Despite a thunderstorm that pelted rain on Ehredt, 49, and his supporters, more 100 people showed up in yellow shirts embossed with an American flag and the words, “Thanks, Mike.”

“It’s not raining today,” said James Troutt of Sherman, the grandfather of Army Spc. Dustin Harris of Patten, who died in April 2006 while serving in the war in Iraq. “God is crying a lot today.”

In a ceremony Friday morning, local police and government officials, members of the families of fallen Maine soldiers and Rockland residents gathered to celebrate Ehredt’s run. After each mile Ehredt ran in the past 5½ months, he planted a flag bearing the name of a soldier killed in Iraq. The project began in Oregon on May 1.

The retired U.S. Army veteran from Hope, Idaho, said he placed flags in lots of small towns across the country, with the goal of having people stop to remember the soldiers.

“We’re not alone. We are watched from above. I had guardian angels along the way,” Ehredt told the crowd at Friday’s ceremony, after the last flag was placed at Rockland Harbor. “They do know they are remembered. They are not forgotten.”The name on the final flag was that of Maj. Jay Thomas Aubin of Waterville, who was among the first casualties in the U.S.-led war in Iraq. Aubin, 36, was one of four U.S. Marines and eight British Marines killed on March 20, 2003, when a CH-46 Sea Knight helicopter crashed in Kuwait near the Iraq border.

Also attending Friday were Bill and Carolyn Jackson of Owls Head, whose son Staff Sgt. William Samuel Jackson II, 29, of Thomaston was killed by an improvised explosive device in 2006. His job was to find and eliminate IEDs. Ehredt placed a flag for him in Colorado.

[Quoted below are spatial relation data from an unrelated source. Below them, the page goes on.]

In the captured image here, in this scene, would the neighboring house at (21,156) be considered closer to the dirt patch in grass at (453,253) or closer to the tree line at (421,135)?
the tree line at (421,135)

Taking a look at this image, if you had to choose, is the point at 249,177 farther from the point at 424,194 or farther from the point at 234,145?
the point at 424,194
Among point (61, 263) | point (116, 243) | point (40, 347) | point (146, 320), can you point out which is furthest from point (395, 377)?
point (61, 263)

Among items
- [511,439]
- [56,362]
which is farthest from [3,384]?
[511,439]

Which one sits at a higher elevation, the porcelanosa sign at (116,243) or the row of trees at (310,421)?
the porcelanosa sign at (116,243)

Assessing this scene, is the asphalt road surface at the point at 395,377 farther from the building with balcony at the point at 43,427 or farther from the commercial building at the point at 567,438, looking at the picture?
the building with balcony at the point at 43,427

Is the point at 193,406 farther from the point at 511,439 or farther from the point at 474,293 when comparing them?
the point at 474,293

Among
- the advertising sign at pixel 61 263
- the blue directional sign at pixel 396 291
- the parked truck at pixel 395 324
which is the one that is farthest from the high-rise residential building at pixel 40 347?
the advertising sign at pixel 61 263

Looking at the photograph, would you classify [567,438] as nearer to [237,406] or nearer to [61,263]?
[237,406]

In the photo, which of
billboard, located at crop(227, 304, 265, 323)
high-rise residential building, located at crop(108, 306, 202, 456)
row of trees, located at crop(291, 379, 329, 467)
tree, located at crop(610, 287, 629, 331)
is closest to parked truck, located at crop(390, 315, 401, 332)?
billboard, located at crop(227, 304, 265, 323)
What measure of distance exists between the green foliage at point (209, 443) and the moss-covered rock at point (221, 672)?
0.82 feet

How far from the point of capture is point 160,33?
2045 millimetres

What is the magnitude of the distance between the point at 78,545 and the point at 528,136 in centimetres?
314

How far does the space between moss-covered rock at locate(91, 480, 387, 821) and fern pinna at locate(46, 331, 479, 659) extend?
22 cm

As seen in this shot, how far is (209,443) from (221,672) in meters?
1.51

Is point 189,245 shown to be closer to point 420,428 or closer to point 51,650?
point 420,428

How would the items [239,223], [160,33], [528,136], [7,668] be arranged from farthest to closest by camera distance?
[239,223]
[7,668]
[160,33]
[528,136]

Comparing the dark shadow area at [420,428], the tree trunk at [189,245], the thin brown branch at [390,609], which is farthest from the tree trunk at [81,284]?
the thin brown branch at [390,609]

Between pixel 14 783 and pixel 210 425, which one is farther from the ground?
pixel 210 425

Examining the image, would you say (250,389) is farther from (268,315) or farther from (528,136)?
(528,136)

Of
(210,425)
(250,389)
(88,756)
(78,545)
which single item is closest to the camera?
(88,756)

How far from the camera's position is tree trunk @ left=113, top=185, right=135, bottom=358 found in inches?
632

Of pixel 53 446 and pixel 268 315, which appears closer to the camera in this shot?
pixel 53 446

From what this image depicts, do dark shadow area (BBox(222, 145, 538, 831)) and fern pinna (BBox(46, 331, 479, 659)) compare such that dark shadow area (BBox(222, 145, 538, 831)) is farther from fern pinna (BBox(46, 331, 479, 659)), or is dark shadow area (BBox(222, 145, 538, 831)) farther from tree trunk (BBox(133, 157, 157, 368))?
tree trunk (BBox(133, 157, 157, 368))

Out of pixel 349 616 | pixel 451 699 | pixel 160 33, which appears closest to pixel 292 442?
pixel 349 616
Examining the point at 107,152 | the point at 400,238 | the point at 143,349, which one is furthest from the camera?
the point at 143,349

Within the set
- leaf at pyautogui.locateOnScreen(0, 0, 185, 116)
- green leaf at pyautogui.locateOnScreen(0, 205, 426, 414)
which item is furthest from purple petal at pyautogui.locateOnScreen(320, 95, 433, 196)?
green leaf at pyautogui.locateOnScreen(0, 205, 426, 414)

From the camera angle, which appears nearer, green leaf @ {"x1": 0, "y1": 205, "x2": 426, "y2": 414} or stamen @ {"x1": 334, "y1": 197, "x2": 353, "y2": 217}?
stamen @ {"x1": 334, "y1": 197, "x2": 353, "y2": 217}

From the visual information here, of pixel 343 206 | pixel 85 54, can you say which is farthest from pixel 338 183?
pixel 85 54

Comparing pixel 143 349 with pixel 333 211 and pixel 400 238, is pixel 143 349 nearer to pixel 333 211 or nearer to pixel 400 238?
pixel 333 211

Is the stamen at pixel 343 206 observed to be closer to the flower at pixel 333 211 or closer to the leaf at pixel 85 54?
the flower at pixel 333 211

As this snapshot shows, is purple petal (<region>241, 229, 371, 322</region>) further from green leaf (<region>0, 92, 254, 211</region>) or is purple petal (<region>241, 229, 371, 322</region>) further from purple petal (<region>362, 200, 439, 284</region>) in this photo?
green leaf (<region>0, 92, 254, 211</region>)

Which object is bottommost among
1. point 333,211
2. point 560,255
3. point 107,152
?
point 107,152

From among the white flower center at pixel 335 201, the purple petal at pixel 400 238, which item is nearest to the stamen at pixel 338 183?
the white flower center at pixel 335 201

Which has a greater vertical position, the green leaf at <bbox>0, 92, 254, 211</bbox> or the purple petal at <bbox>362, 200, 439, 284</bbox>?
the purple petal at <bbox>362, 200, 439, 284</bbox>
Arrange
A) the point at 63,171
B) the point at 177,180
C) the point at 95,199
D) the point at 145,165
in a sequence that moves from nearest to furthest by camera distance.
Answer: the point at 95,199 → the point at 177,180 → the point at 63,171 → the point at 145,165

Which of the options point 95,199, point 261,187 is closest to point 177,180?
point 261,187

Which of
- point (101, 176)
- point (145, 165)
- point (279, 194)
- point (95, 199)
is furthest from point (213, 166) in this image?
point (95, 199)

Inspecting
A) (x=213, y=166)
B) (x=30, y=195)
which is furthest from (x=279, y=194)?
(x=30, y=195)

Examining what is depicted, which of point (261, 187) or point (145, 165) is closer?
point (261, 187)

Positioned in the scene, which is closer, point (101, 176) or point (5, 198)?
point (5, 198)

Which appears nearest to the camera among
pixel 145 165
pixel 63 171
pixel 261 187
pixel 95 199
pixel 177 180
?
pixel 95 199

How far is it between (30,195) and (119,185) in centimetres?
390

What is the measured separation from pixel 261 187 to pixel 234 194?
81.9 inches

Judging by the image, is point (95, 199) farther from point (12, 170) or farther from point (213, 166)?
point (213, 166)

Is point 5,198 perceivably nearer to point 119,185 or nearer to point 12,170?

“For America, there is nothing more important than remembering those who died for our freedoms. It’s cliche, but it’s true,” Bill Jackson said.

“Our son loved Maine and loved the ocean, so this was very appropriate,” Carolyn Jackson said after standing in the wind-whipped rain.

The parents of Lee native Blair Emery, an Army sergeant who died in 2007 after an IED blast, were also in attendance. When the names were read of each of Maine’s fallen soldiers, Earl and Quie Emery — both clad in the yellow “Thanks, Mike” T-shirts — hugged each other.

“It means a lot for someone to do this,” Earl Emery said. “It is for all of them. For all of us. It’s a special thing.”